AN MP has urged Bournemouth council to do more to help the family of a child suffering with severe autism.

Tobias Ellwood, MP for Bournemouth East, has written a letter to the service director for children’s social care at the council to highlight the plight of four-year-old Harry Jackson.

Harry is severely autistic, has significant learning difficulties, global developmental delay and is non-verbal.

His father, Peter Jackson, said he first approached the council more than a year ago to seek support and claims he was told by a social worker nothing was wrong with Harry and was refused direct payment for respite provision.

“They told us that autism was not classed as a disability,” he added.

“But Harry needs constant supervision in the home, at school and out in the community.”

Mr Jackson described how Harry is unable to communicate, has irregular sleeping patterns and cannot be left alone with younger brother David.
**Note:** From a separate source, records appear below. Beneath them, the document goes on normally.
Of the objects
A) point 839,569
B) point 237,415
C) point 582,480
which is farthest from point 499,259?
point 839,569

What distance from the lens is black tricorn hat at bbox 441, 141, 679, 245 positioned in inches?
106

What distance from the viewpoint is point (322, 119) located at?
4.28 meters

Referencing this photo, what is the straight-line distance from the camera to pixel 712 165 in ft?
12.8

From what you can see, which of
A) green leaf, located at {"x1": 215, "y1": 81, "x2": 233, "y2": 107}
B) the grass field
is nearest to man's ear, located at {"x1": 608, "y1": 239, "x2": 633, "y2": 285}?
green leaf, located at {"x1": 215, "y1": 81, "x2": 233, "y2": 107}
“Harry is biting his hands leaving them red raw, sometimes to the extent he gags and makes himself sick. He has severely bitten David’s middle finger in the past, which resulted in significant trauma to the tip of his finger.

“I don't believe Harry wishes to cause harm, he has an overwhelming sensory feedback requirement, which we need help with.
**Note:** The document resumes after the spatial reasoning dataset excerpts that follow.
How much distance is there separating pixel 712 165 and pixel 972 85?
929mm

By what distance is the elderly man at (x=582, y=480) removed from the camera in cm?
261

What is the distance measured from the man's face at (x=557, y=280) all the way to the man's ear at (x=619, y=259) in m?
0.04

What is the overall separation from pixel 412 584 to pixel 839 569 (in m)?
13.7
“I work full-time and at times am required to spend the night away when travelling long distance. This puts my wife under immense pressure especially during times of sickness.

“We cannot afford help in the home so everything rests on my wife. She is physically and mentally worn out. If she gets four hours sleep a night she is lucky.”

Mr Jackson said the council had suggested courses and activity days for the family to attend, but that they have proved inappropriate for Harry because of the severe nature of his condition in comparison to others on the spectrum who are able to take benefit from them.

He added that the strain of caring for Harry with so little help is having an impact on the health of his family and wrote to Mr Ellwood because he felt like the family was not being listened to.

Mr Ellwood said the council do have discretionary powers to make further provisions for respite assistance.

“This is a very deserving case and I would urge the council to reconsider it,” he added.

• Autism is a disability

A spokesperson for the council denied that autism is not classed as a disability.

Ann-Marie Dodds, service manager for early family support services, said: “We are working very closely with the family, as we would with any family requiring support and guidance on how to meet their child’s needs.

"Regular meetings are taking place with the parents as part of the assessment process of the child to monitor his progress and put in place appropriate measures to support them.

“We are currently working with the family to help them access activities in the community.

"However, if the community activities and services currently in place are assessed as not be sufficient, further consideration will be made to request additional services such as short breaks.”